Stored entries

- Opening Delimiter -

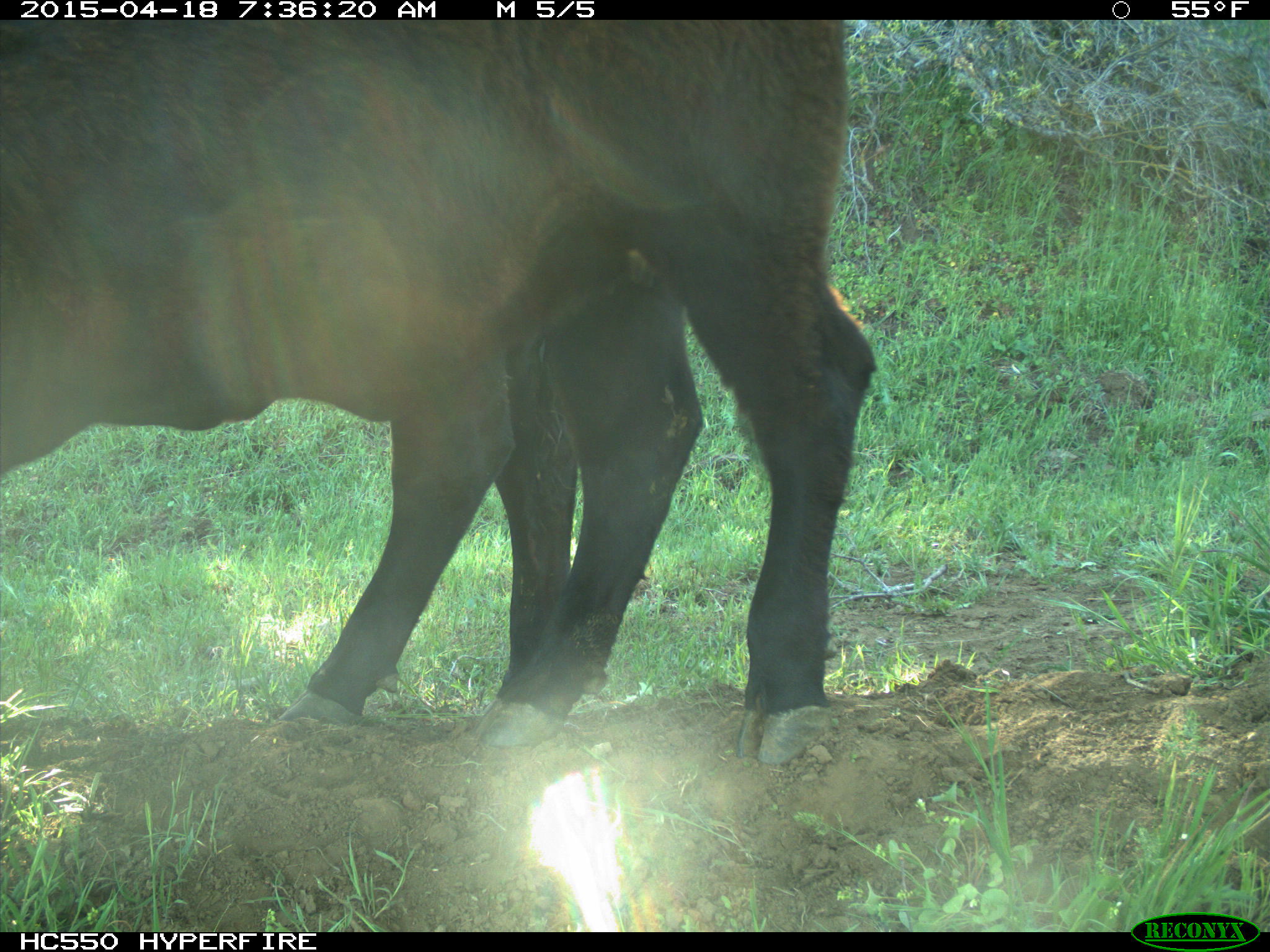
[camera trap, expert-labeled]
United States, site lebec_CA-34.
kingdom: Animalia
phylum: Chordata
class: Mammalia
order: Artiodactyla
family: Bovidae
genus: Bos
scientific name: Bos taurus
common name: domestic cow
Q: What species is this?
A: Bos taurus (domestic cow).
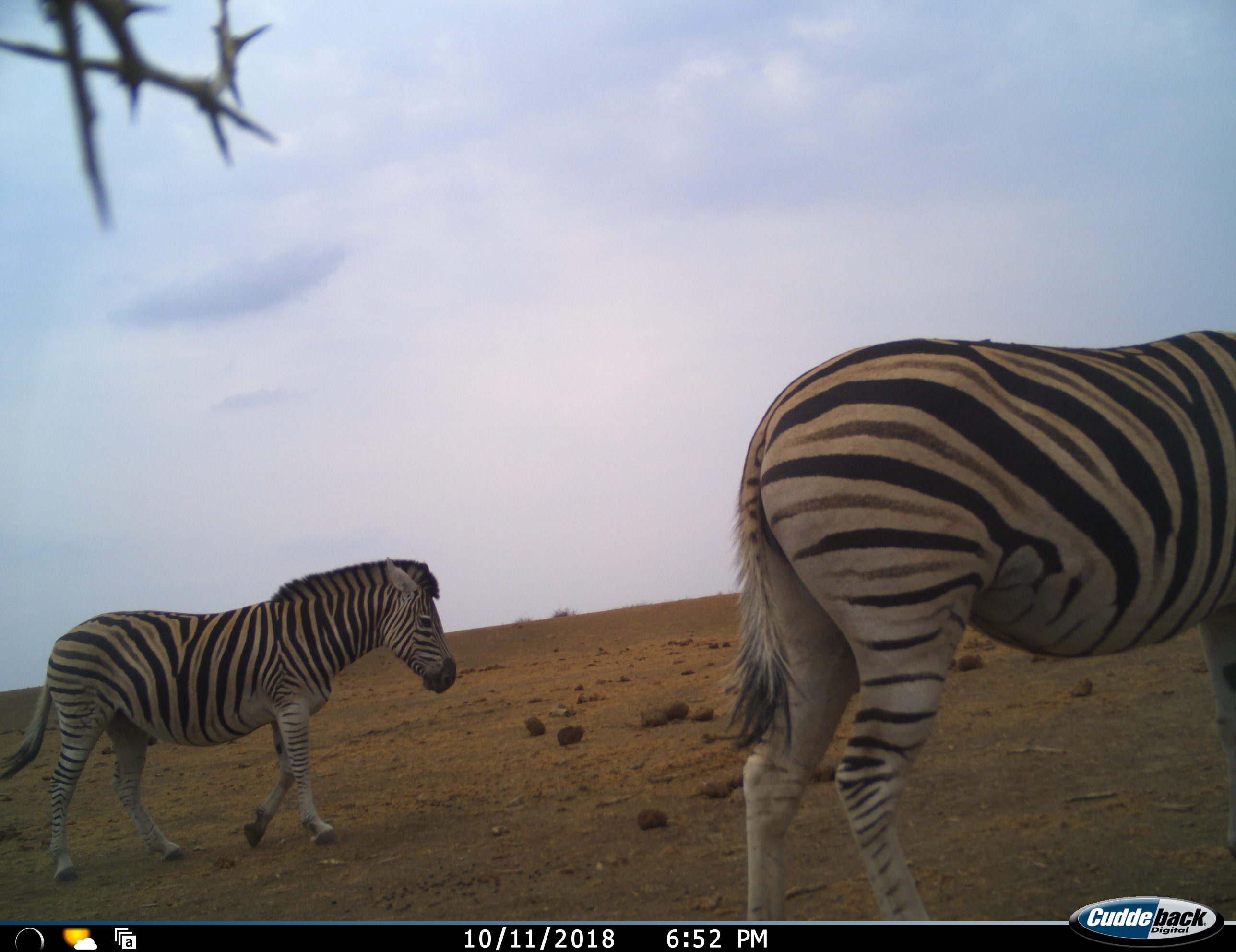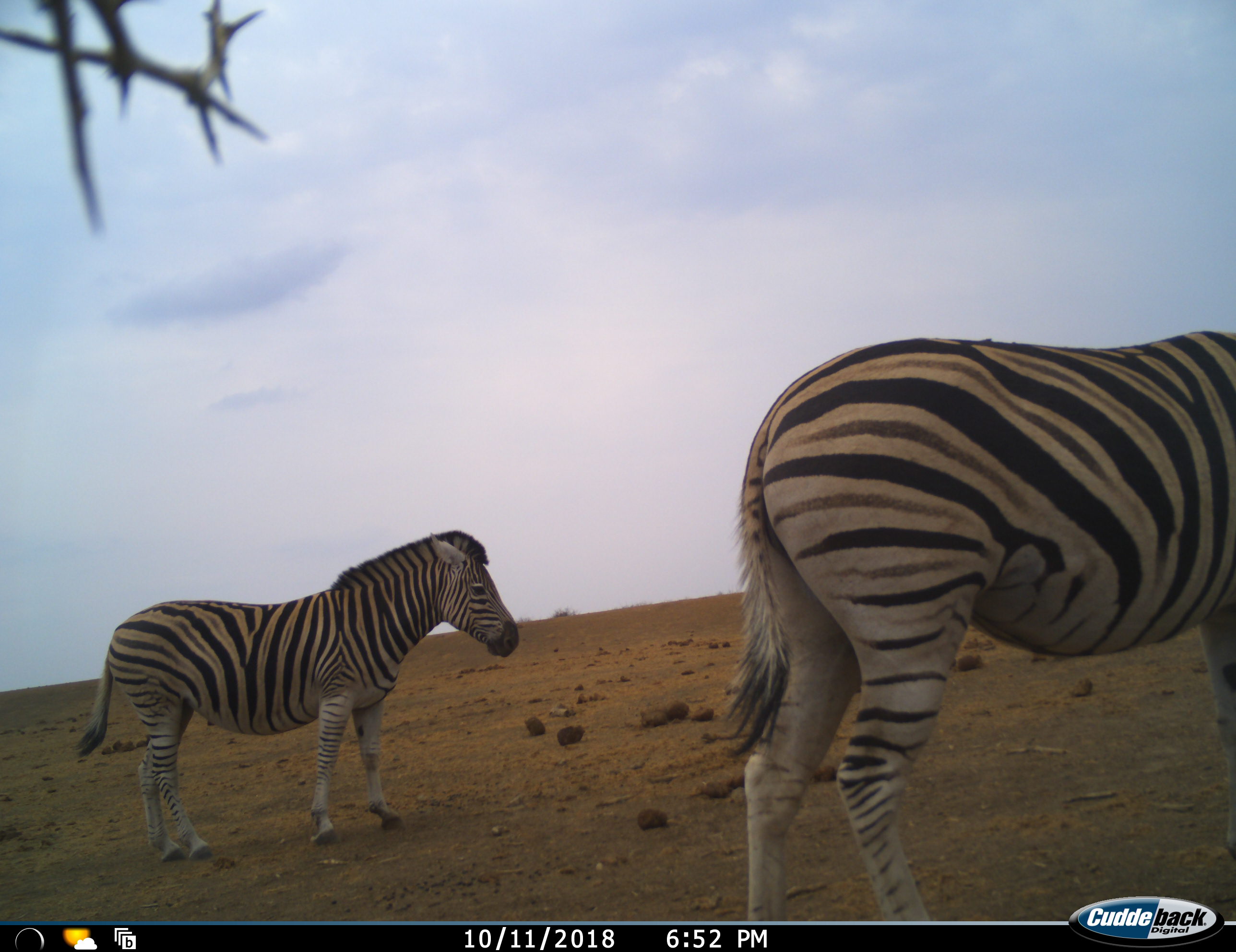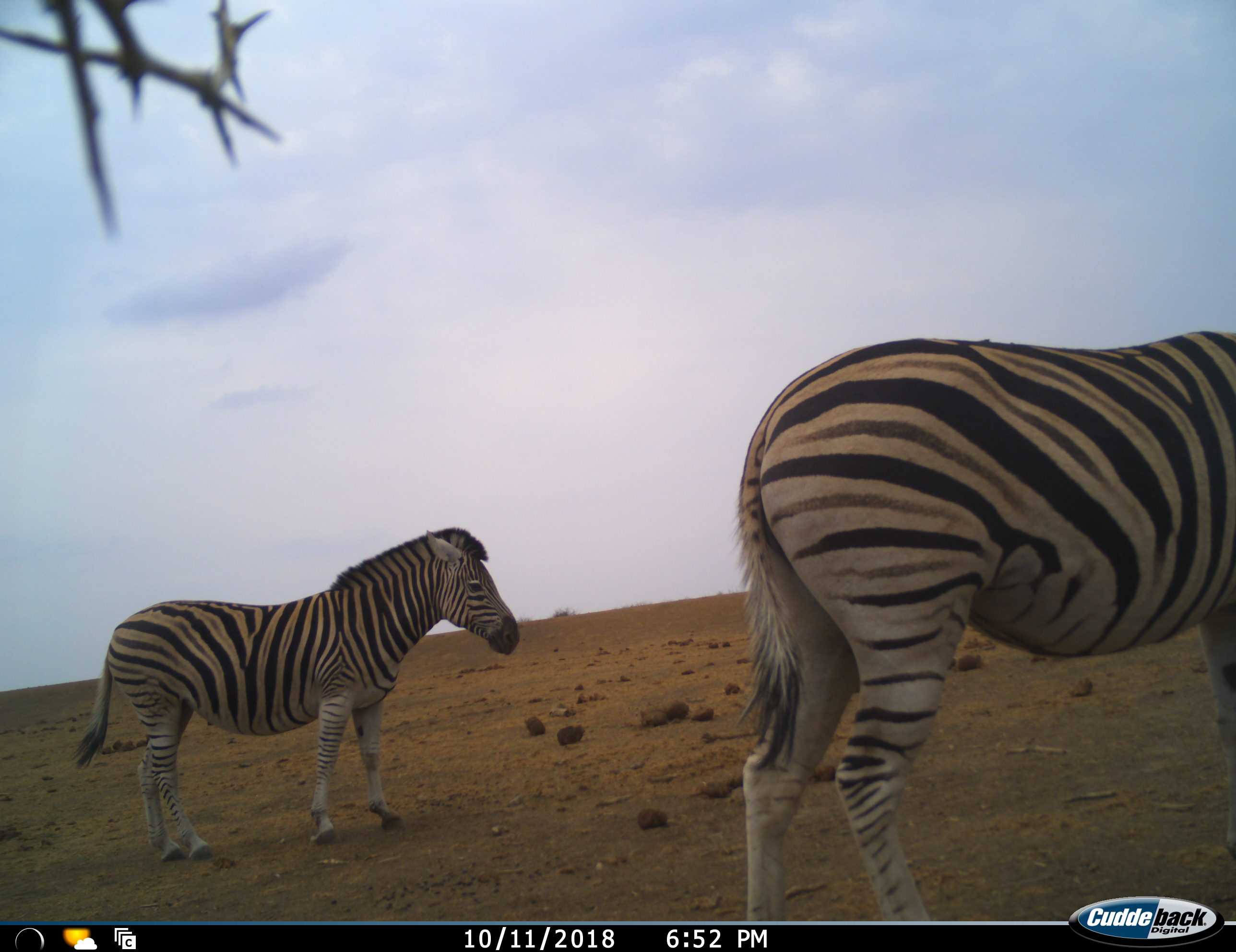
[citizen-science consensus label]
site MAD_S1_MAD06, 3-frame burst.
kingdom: Animalia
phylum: Chordata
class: Mammalia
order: Perissodactyla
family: Equidae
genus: Equus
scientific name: Equus quagga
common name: plains zebra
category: zebraplains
Zebraplains (plains zebra) (Equus quagga), count 2. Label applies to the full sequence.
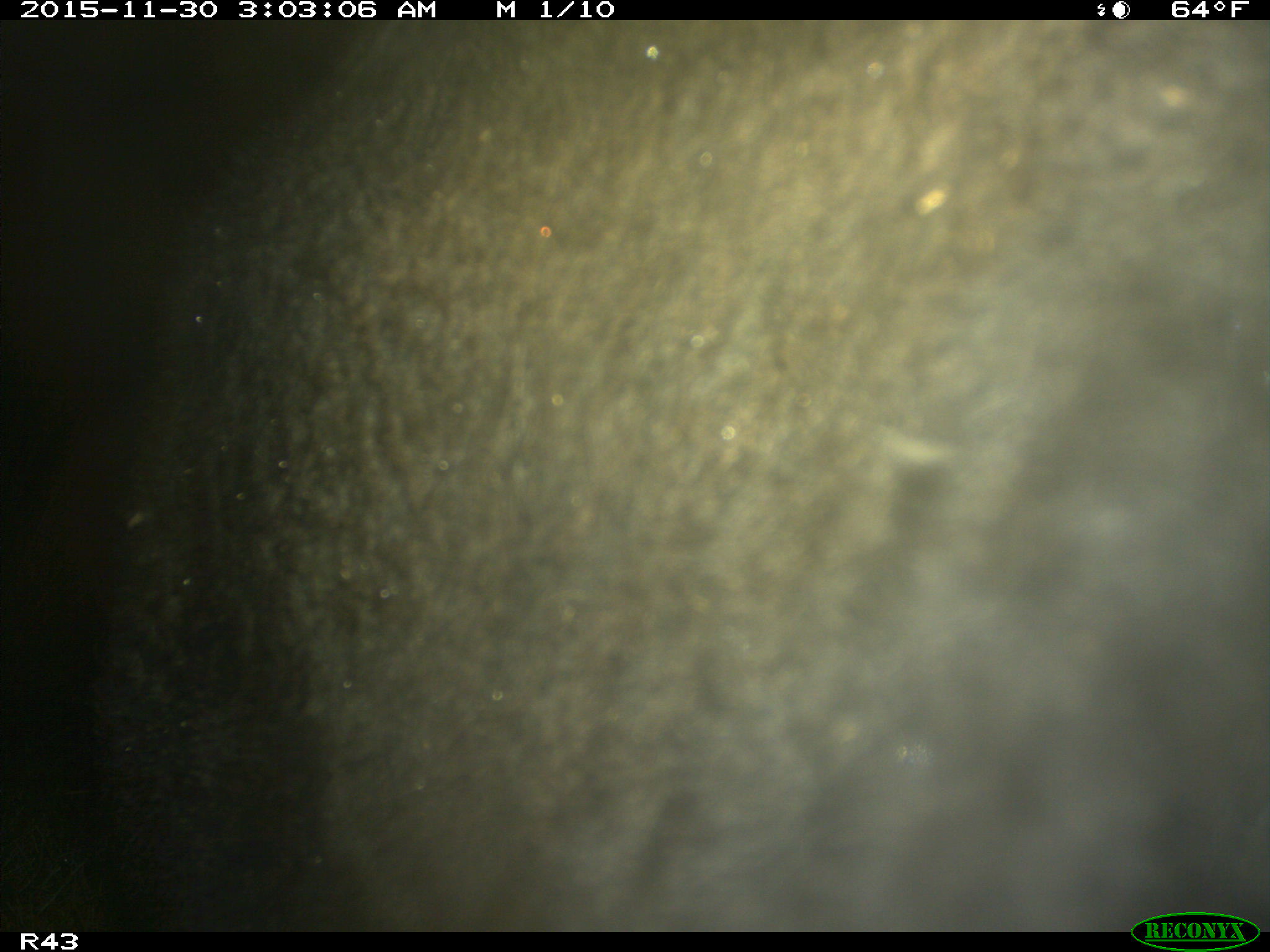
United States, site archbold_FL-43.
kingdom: Animalia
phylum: Chordata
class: Mammalia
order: Artiodactyla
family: Bovidae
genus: Bos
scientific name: Bos taurus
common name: domestic cow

- Closing Delimiter -

How to complete this task — Using the entries above, repeat exactly the lines from the one with "site MAD_S1_MAD06, 3-frame burst." to the one with "United States, site archbold_FL-43.", both included, and leave the pictures behind.

Solution to this problem —
site MAD_S1_MAD06, 3-frame burst.
kingdom: Animalia
phylum: Chordata
class: Mammalia
order: Perissodactyla
family: Equidae
genus: Equus
scientific name: Equus quagga
common name: plains zebra
category: zebraplains
Zebraplains (plains zebra) (Equus quagga), count 2. Label applies to the full sequence.
United States, site archbold_FL-43.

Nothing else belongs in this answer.